* Problem to solve: Extract the full abstract on biapenem's activity against enterobacteria and reproduce it word for word.

Comparative in-vitro activity of biapenem against enterobacteria with beta-lactamase-mediated antibiotic resistance.

The effects of enterobacterial beta-lactamases were studied for biapenem (L627), a new carbapenem. Susceptibility tests were performed for isogenic mutant series of Citrobacter freundii, Enterobacter cloacae, Morganella morganii, Serratia marcescens and Proteus vulgaris which varied only in chromosomal beta-lactamase expression. beta-Lactamase-derepressed organisms in these series were as susceptible as beta-lactamase-inducible strains to biapenem; beta-lactamase-basal mutants were up to eight-fold more susceptible. Similar patterns of relative activity against the different expression types were noted for imipenem and biapenem. These data were related to direct induction and hydrolysis assays: biapenem, like imipenem, was a strong inducer of several Class I enzymes and of the P. vulgaris cefuroximase and, like the other carbapenems, was only very slowly hydrolysed by these enzymes. Moreover, like meropenem, biapenem reversibly deactivated these beta-lactamases. Piperacillin and the cephalosporins, tested as comparators, were more labile than carbapenems to the Class I enzymes, were weak inducers below their MICs and lacked deactivator function. In consequence their MICs were higher for derepressed organisms than for those with inducible or basal beta-lactamase expression. Unlike the carbapenems, they selected derepressed mutants from inducible populations. Biapenem, like imipenem and meropenem, retained full activity against most transconjugants of Escherichia coli K-12 that produced plasmid-mediated beta-lactamases, including extended-spectrum TEM mutants. Only production of OXA-10 (previously PSE-2) enzyme gave a slight reduction in susceptibility to the new carbapenem. Biapenem resistance (MIC 16 mg/L) did, however, occur in S. marcescens S6, which produced a chromosomal carbapenemase. This enzyme hydrolysed biapenem. Overall, our findings indicate that biapenem shares the favourable properties of imipenem and meropenem in its interactions with the most important beta-lactamases of enterobacteria.

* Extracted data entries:
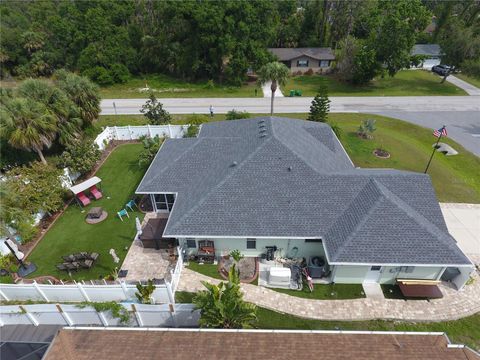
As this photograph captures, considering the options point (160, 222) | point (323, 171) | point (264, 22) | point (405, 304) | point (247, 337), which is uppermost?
point (264, 22)

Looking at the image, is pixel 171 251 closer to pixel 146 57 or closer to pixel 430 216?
pixel 430 216

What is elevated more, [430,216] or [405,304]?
[430,216]

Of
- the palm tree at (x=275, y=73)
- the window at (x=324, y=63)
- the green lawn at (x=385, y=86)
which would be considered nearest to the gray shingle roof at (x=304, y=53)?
the window at (x=324, y=63)

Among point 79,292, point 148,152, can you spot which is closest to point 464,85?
point 148,152

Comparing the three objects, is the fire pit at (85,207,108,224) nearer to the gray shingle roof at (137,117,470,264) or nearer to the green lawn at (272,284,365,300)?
the gray shingle roof at (137,117,470,264)

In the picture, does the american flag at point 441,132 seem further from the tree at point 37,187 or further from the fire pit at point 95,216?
the tree at point 37,187

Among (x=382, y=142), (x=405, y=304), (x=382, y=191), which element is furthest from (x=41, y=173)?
(x=382, y=142)

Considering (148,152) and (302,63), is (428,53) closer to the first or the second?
(302,63)
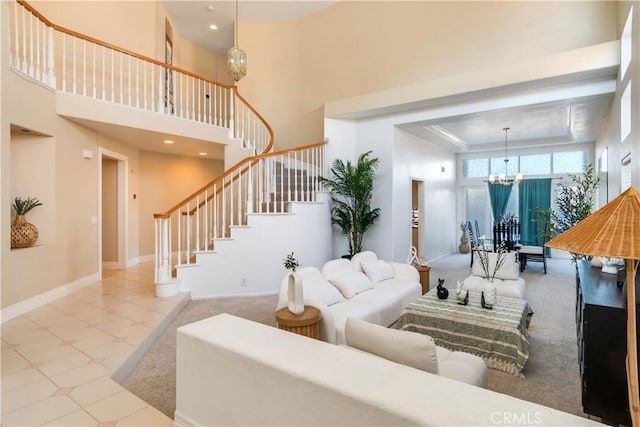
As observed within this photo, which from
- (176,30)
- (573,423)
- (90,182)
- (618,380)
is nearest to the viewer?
(573,423)

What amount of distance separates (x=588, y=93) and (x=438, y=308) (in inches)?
153

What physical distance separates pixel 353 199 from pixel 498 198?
5.67m

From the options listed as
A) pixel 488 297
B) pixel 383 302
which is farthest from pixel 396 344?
pixel 488 297

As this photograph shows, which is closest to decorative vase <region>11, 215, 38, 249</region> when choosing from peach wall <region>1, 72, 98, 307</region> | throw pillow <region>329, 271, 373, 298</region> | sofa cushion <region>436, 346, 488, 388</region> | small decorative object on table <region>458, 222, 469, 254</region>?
peach wall <region>1, 72, 98, 307</region>

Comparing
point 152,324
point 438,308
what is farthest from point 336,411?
point 152,324

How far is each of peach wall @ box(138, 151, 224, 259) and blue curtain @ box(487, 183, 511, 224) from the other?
824 centimetres

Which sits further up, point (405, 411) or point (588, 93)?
point (588, 93)

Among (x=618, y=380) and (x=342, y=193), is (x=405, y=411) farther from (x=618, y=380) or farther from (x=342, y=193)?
(x=342, y=193)

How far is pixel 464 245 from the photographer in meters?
9.72

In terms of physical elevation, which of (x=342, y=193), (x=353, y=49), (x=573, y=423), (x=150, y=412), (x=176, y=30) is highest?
(x=176, y=30)

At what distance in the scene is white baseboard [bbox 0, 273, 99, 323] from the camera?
12.1ft

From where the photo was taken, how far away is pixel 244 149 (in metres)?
6.72

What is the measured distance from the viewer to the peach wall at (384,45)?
4652 mm

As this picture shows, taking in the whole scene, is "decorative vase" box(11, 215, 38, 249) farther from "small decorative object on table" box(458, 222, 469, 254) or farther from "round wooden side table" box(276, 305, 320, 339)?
"small decorative object on table" box(458, 222, 469, 254)
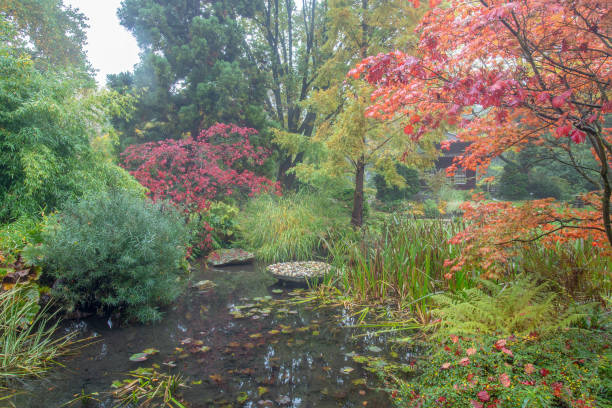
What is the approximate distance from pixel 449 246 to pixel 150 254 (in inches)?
136

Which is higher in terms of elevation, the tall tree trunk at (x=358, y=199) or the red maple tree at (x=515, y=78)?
the red maple tree at (x=515, y=78)

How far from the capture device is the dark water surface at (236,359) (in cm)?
235

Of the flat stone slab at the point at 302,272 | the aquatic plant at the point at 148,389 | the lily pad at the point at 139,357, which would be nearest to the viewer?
the aquatic plant at the point at 148,389

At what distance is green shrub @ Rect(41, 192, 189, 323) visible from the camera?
335 centimetres

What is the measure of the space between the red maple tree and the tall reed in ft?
3.00

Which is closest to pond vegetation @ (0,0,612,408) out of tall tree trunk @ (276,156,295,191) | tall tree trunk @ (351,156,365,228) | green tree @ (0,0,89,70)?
tall tree trunk @ (351,156,365,228)

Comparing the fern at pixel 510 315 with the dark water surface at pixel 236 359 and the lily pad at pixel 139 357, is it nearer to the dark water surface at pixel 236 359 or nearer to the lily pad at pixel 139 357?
the dark water surface at pixel 236 359

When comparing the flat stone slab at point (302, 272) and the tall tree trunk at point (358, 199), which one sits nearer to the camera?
the flat stone slab at point (302, 272)

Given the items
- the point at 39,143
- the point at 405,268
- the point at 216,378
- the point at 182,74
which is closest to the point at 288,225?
the point at 405,268

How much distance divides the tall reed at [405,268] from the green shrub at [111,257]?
229 centimetres

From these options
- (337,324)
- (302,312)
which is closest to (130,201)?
(302,312)

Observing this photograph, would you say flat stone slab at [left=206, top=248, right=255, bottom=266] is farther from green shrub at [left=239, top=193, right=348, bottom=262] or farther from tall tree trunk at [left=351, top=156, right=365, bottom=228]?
tall tree trunk at [left=351, top=156, right=365, bottom=228]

* Solved problem:
Comparative in-vitro activity of biapenem against enterobacteria with beta-lactamase-mediated antibiotic resistance.

The effects of enterobacterial beta-lactamases were studied for biapenem (L627), a new carbapenem. Susceptibility tests were performed for isogenic mutant series of Citrobacter freundii, Enterobacter cloacae, Morganella morganii, Serratia marcescens and Proteus vulgaris which varied only in chromosomal beta-lactamase expression. beta-Lactamase-derepressed organisms in these series were as susceptible as beta-lactamase-inducible strains to biapenem; beta-lactamase-basal mutants were up to eight-fold more susceptible. Similar patterns of relative activity against the different expression types were noted for imipenem and biapenem. These data were related to direct induction and hydrolysis assays: biapenem, like imipenem, was a strong inducer of several Class I enzymes and of the P. vulgaris cefuroximase and, like the other carbapenems, was only very slowly hydrolysed by these enzymes. Moreover, like meropenem, biapenem reversibly deactivated these beta-lactamases. Piperacillin and the cephalosporins, tested as comparators, were more labile than carbapenems to the Class I enzymes, were weak inducers below their MICs and lacked deactivator function. In consequence their MICs were higher for derepressed organisms than for those with inducible or basal beta-lactamase expression. Unlike the carbapenems, they selected derepressed mutants from inducible populations. Biapenem, like imipenem and meropenem, retained full activity against most transconjugants of Escherichia coli K-12 that produced plasmid-mediated beta-lactamases, including extended-spectrum TEM mutants. Only production of OXA-10 (previously PSE-2) enzyme gave a slight reduction in susceptibility to the new carbapenem. Biapenem resistance (MIC 16 mg/L) did, however, occur in S. marcescens S6, which produced a chromosomal carbapenemase. This enzyme hydrolysed biapenem. Overall, our findings indicate that biapenem shares the favourable properties of imipenem and meropenem in its interactions with the most important beta-lactamases of enterobacteria.